*PROVIDED TEXT*:
------------------------------------------------------------
How To…. Make and Use a Flint Adze

When I want a bowl fast a modern adze is what I use, but if I have the time and I want to create something in a more leisurely fashion then I love to use a flint adze

Any self-respecting Stone Age woodworker would always have had a decent flint adze to hand. So to become that self=respecting Stone Age woodworker I had to go out and make myself one as they do not turn up in the shops that often.

I needed one to undertake my final project on my Woodcraft School Primitive Technology course: to create a bone bodkin and a bark sheath. The aim was to make them without the use of modern tools and I would need an adze to help me craft the sheath.

The adze I created for this has been extremely useful since then on other projects such as hollowing out this long bowl.

Photo 26-03-2014 12 36 42
Chunking out a bowl

I ended up making two adzes out of flint, rawhide and curved branches.

Photo 26-03-2014 12 36 58
Two well used adze’s

I took my inspiration from the Cheddar Gorge Museum where I came across this very basic but beautiful flint adze.
------------------------------------------------------------
*DATASET CONTENT*:
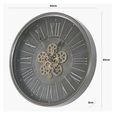 Wall Clock - Round - Dark Grey Gears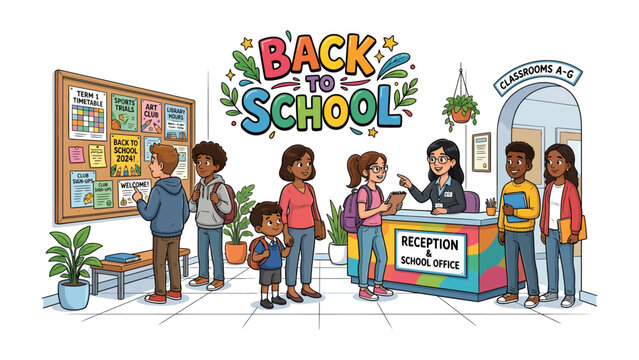 Back to School Excitement: Students and parents gather at a school reception area, a bulletin board displays important information, and a friendly staff member assists visitors.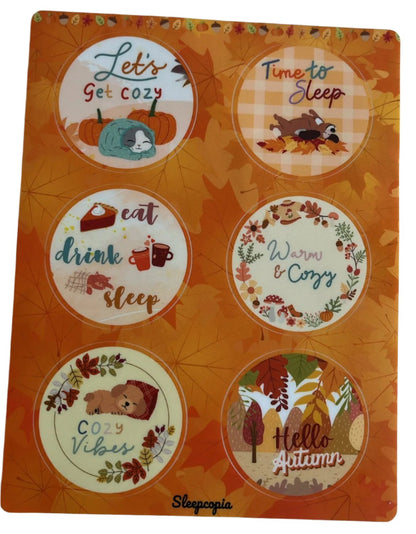 Cozy Autumn / Fall Themed Sticker Sheet (6 Stickers)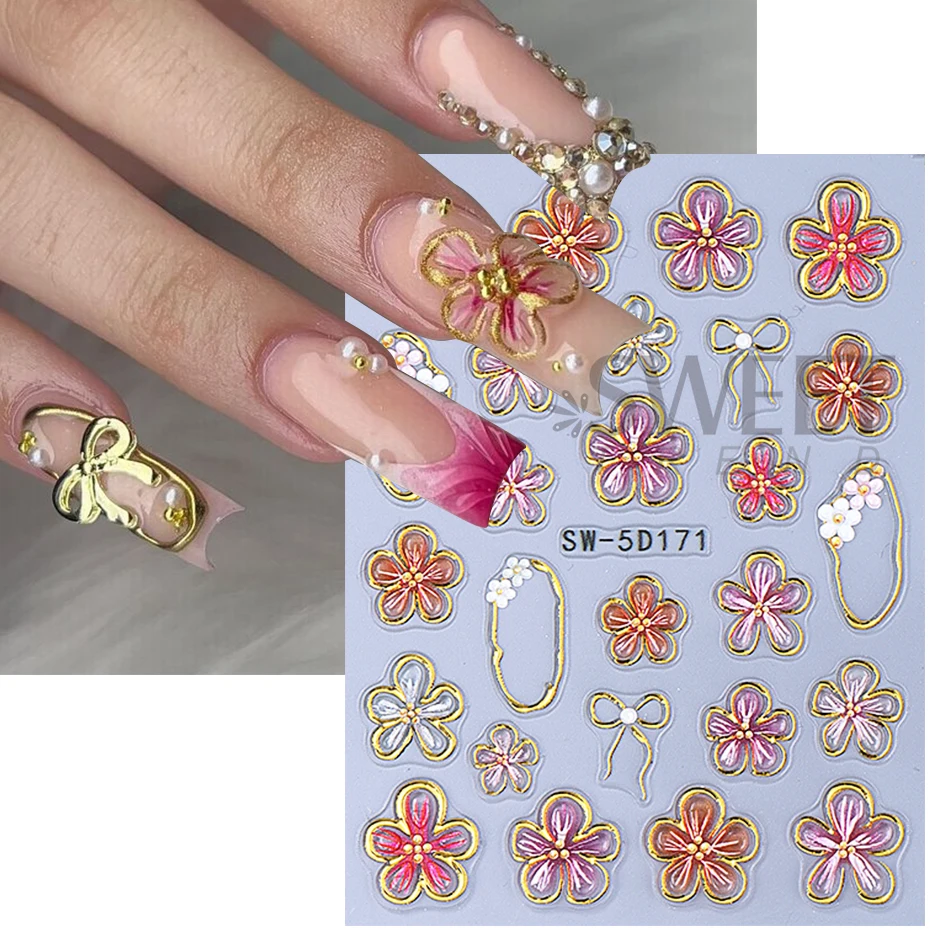 Pegatinas de uñas en relieve de lirio de cristal 5D, marco de línea dorada de pétalo colorido, calcomanía deslizante de lazo, accesorios de decoración de manicura DIY, herramientas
------------------------------------------------------------
*PROBLEM 1*: According to the flint adze article, why did the writer need to make a flint adze for the final project of the Primitive Technology course? Answer in one to three sentences.
*PROBLEM 2*: Please list every material the flint adze article says the two adzes were made from.
*PROBLEM 3*: Carry the flint adze article forward from its last sentence, in the same first-person voice.
The data has no connection to the flint adze article.

*ANSWER 1*: The project was to make a bone bodkin and a bark sheath without modern tools, and an adze was needed to help craft the sheath. Flint adzes also do not often turn up in shops, so the writer had to make one.

*ANSWER 2*: Flint, rawhide, curved branches

*ANSWER 3*:
Photo 26-03-2014 12 37 13
Cheddar Gorge Museum replica

I had kept some flint from the course I had done with John Lord and I got a couple of good strong blades from this chunk of flint. The flint axe blade shouldn’t be overly sharp as that will make it fragile. It needs to have a well-defined edge that has good strong shoulders.

Photo 26-03-2014 12 38 07
Knapped adze blade

This piece of yew was cut down in my garden and then sawn to its basic shape with a modern saw.

Photo 26-03-2014 12 39 24
The handle-to-be

I used the curve to give the flint blade a flat surface to sit on and carved out the notch to give the rawhide some additional surface area to hold on to. I did not cut so deep so as to weaken the handle as this tool was destined for some hard use.

Photo 26-03-2014 12 40 28
Carving the shape

After shaping I stripped the bark off and roughly smoothed it with sandpaper. I did not smooth the handle down too much, as I wanted to retain some natural grip.

Photo 26-03-2014 12 41 57
The platform for the blade

Traditionally rawhide was used to bind the flint to the handle alongside sinew, buckskin or other natural cordage. I like to use rawhide as it was commonly used and is easily obtained these days from dog chews (I buy the biggest I can find).
I boiled the dog chew in water for about twenty five minutes in order to soften it enough to be able to cut it into strips.

Photo 26-03-2014 12 43 42
Rawhide from a dog chew

After laying the rawhide out flat I just used a sharp piece of flint to cut it into strips I could use to bind the adze together.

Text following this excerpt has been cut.